4 - Neurosis: Excessive Anxiety

Neurosis

According to Medilexicon's medical dictionary, Neurosis is:

A psychological or behavioral disorder in which anxiety is the primary characteristic; defense mechanisms or any phobias are the adjustive techniques that a person learns to cope with this underlying anxiety. In contrast to the psychoses, people with a neurosis do not exhibit gross distortion of reality or gross disorganization of personality but in severe cases, those affected may be as disabled as those with a psychosis.

The most distinguishing characteristic of neurosis is excessive anxiety. The person is in a state of continual fear that something terrible is about to happen. For example, if someone in our home is sick or when we are uncertain of our financial security, we experience natural anxiety. However, anxiety neurosis appears without any real cause. It is often so intense that it can be described only as panic. People with anxiety neurosis may experience lingering feelings of uneasiness. Sometimes their feelings of dread become acute. Anxiety arising from a repression of hostility or sexual desires is common. The neurotic person has the tendency to overreact to many routine incidents that the average person takes in stride.

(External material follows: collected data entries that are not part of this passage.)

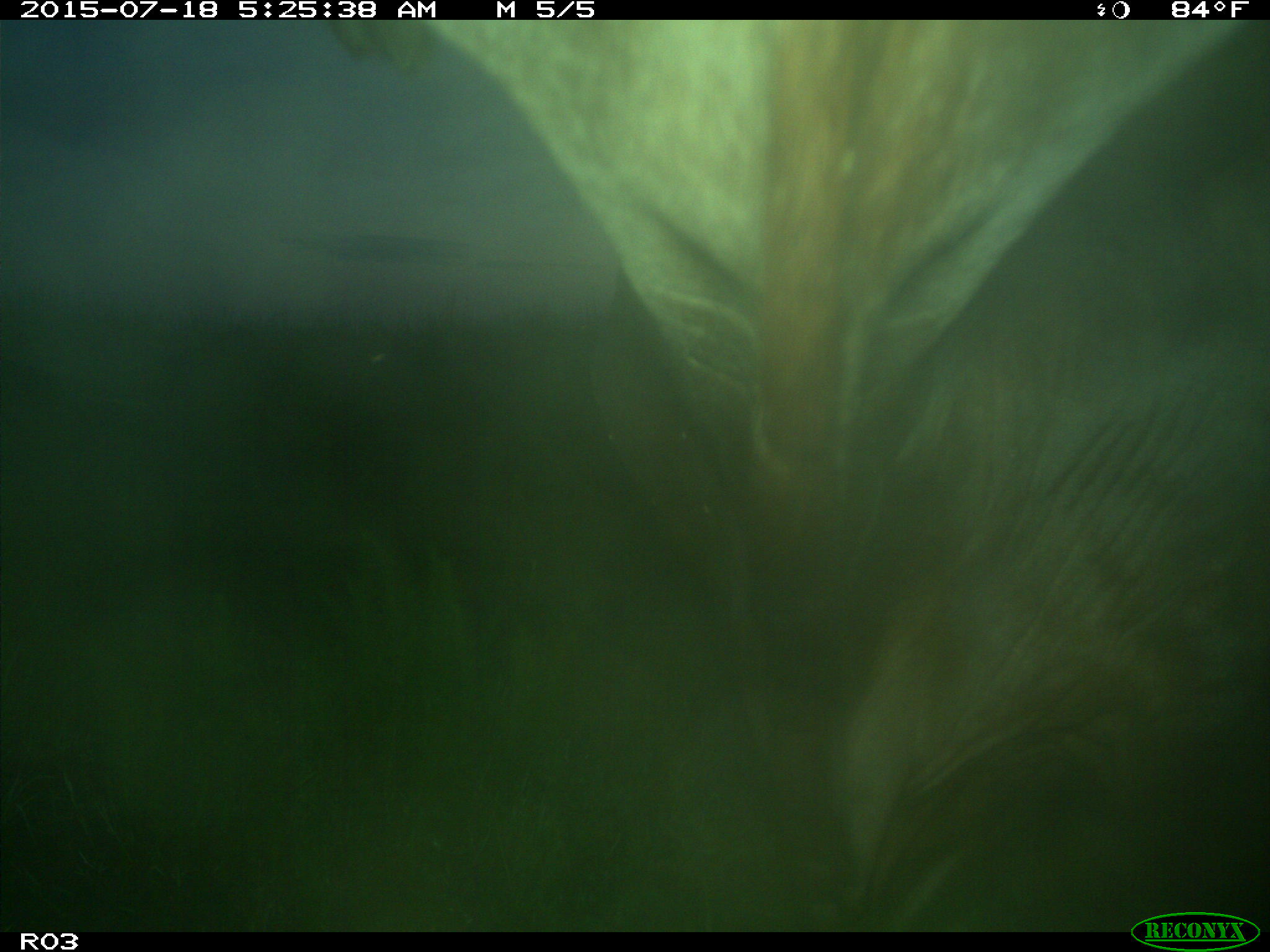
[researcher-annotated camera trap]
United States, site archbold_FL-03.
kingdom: Animalia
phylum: Chordata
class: Mammalia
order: Artiodactyla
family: Bovidae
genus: Bos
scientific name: Bos taurus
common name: domestic cow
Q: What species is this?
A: Bos taurus (domestic cow).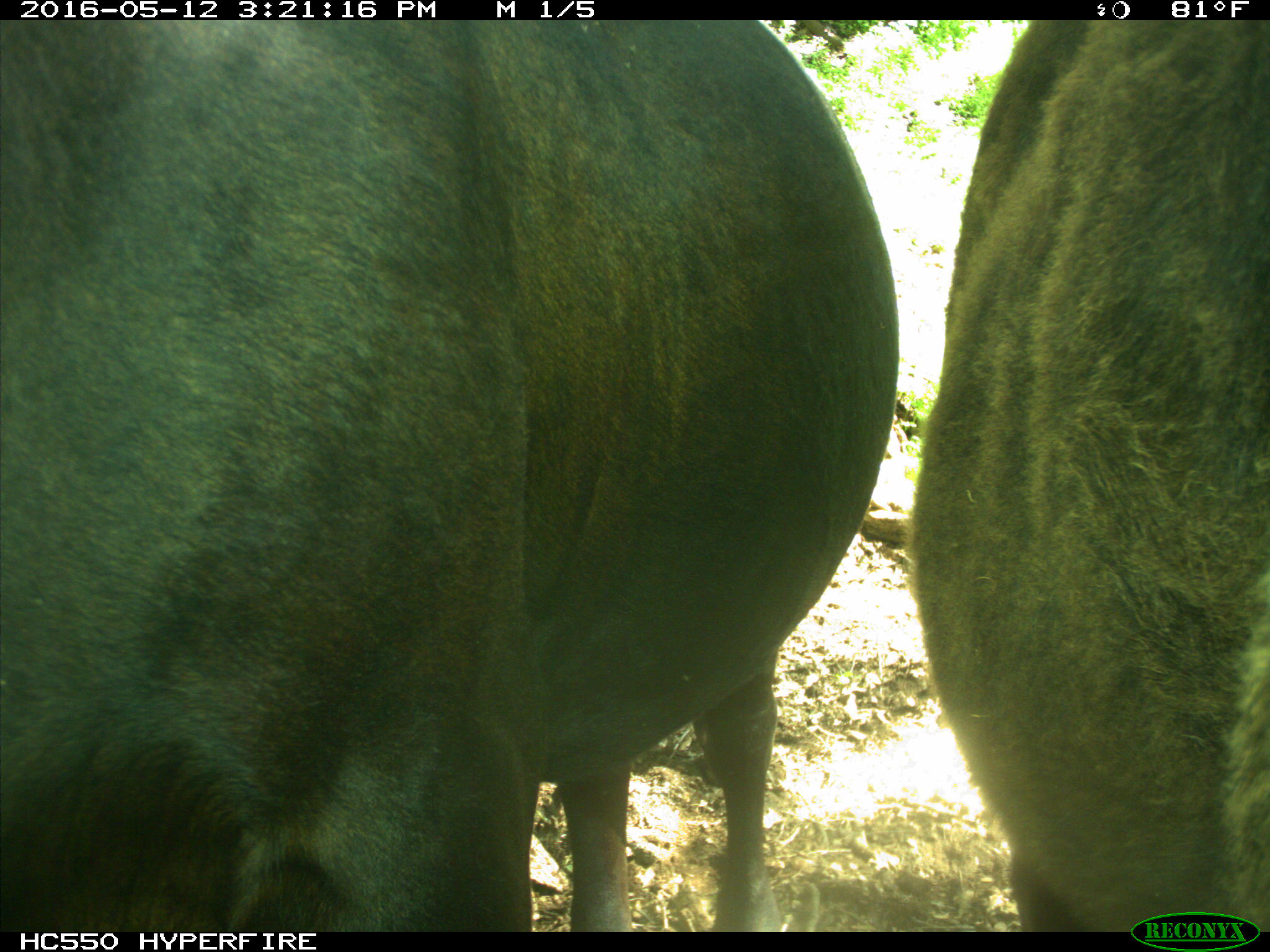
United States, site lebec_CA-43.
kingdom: Animalia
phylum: Chordata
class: Mammalia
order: Artiodactyla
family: Bovidae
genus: Bos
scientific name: Bos taurus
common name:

Bound anxiety is associated with a specific object, event, or situation. For example, you feel a great deal of fear whenever you are in a certain area of the neighbourhood, and you realize it is because a big dog is in one of the back yards. You have a great fear of dogs, and, therefore, you are experiencing bound anxiety. You realize the dog is the reason for your experience of fear. When a person has free-floating anxiety, the vague nature of the anxiety is responsible for much of the terror experienced by the patient. The person’s feelings are intense, but he or she has no rational explanation to account for them. One of the main functions of psychotherapy is to pinpoint the source of anxiety to make it a manageable fear. If you put a name on the problem, then you can do something about it because you understand the cause.

Because neurotic people believe there is so much anxiety in their lives, they tend to use the defense mechanism repression to hide ideas they find unpleasant. When people use repression too frequently, their contacts with the real world become limited. Neurotic people use so much energy keeping repressed anxiety under control that they have very little energy for pleasurable and productive activities.